Although enrolling 1.25 billion people with biometrics is the largest ever ID project in the world with lot of challenges, yet some reported problems have been compiled. Problems have been reported from the viewpoint of enrolment and delivery of the Aadhaar letter and the acceptance of Aadhaar number.

There have been reports of impolite staff, and unsatsfied queries. Most of the centres are queue based, only few centres are appointment-based. Information on camps are not published one week in advance in the locality.

Acceptance

E-KYC is not being used for DBT of LPG at dealer's office. Beneficiaries have been asked to submit paper-based photocopy of Aadhaar letter, bank account and linking-form in old-style. Linking thru online self-service to bank account is not available.

Bank Staff ask for original Aadhaar letter to be produced for verification when presented with printout of e-Aadhaar letter. They are not aware that Aadhaar is just a Number, not a Card which needs online verification with Aadhaar-database-server.

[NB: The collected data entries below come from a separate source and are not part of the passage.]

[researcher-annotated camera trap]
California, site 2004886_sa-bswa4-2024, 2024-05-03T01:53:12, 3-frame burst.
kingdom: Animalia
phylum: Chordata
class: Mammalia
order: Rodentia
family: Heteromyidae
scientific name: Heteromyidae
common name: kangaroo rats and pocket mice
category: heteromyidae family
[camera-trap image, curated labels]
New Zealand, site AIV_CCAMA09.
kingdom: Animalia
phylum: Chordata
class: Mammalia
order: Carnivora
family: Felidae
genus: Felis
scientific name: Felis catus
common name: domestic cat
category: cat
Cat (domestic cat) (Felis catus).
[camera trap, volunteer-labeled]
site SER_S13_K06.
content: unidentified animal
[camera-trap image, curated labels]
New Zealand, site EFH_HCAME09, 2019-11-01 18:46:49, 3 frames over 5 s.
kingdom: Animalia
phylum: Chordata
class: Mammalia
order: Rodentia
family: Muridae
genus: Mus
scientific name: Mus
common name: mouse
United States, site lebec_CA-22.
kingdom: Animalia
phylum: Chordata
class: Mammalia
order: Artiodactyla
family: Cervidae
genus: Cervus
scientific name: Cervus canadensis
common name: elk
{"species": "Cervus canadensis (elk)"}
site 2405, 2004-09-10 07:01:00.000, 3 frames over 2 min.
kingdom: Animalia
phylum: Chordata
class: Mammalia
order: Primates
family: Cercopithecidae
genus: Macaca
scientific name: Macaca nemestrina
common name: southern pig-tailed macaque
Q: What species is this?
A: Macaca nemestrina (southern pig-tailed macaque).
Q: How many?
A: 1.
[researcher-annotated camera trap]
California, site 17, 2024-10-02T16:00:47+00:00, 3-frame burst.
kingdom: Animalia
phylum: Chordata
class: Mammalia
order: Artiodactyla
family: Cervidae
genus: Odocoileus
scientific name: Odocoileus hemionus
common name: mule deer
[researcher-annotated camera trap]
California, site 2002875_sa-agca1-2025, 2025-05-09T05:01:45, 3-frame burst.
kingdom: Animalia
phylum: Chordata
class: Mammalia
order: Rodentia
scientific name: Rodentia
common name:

Staff of some departments are not yet aware that Aadhaar can be accepted as a minimum KYC. Presently RTO accepts Aadhaar letter only as additional ID, not sole ID till the Motor Vehicle Act is amended.

Some politicians and middlemen have been vehemently opposing adoption of Aadhaar for the PDS Ration, therefore, corruption in PDS continues in those states.

Enrolment

People of some states, such as Uttar Pradesh, Bihar, Tamil Nadu and West Bengal are not aware that NPR (under the Ministry of Home Affairs) is responsible for Aadhaar enrolment in those areas.

Aadhaar letter delivery problems

The public is generally not aware of E-Aadhaar download (self-service to download pdf copy). Aadhaar letter is not delivered by India Post after 3 months, it takes 6 to 9 months after enrolment. Intimation of the assigned Aadhaar is not given to applicants by SMS or email so that people can download their e-Aadhaar letter, without waiting for 6 to 9 months for postal delivery.

News and events

  • Every second Indian (60 crore people) holds Aadhaar Number as of 9 March 2014.
  • Trident (a private sector company) uses AN for Employee recruitment and salary payment.
  • Aadhaar to play most prominent role in India Reforms.
  • Indian information technology industry body Nasscom and the Unique Identification Authority of India (UIDAI) together launched a project called 'Aadhaar Ecosystem Diffusion' at Bangalore in October 2013. It is aimed to encourage start-up companies to develop various applications economy around the Aadhaar platform.
  • Millions of fake old-age pensioners cause billions of rupees loss to public money
  • Millions of fake PDS ration cards cause billions of rupees loss to public money.
  • Aadhaar is compulsory to access every service of State Government of Delhi wef 1 January 2013.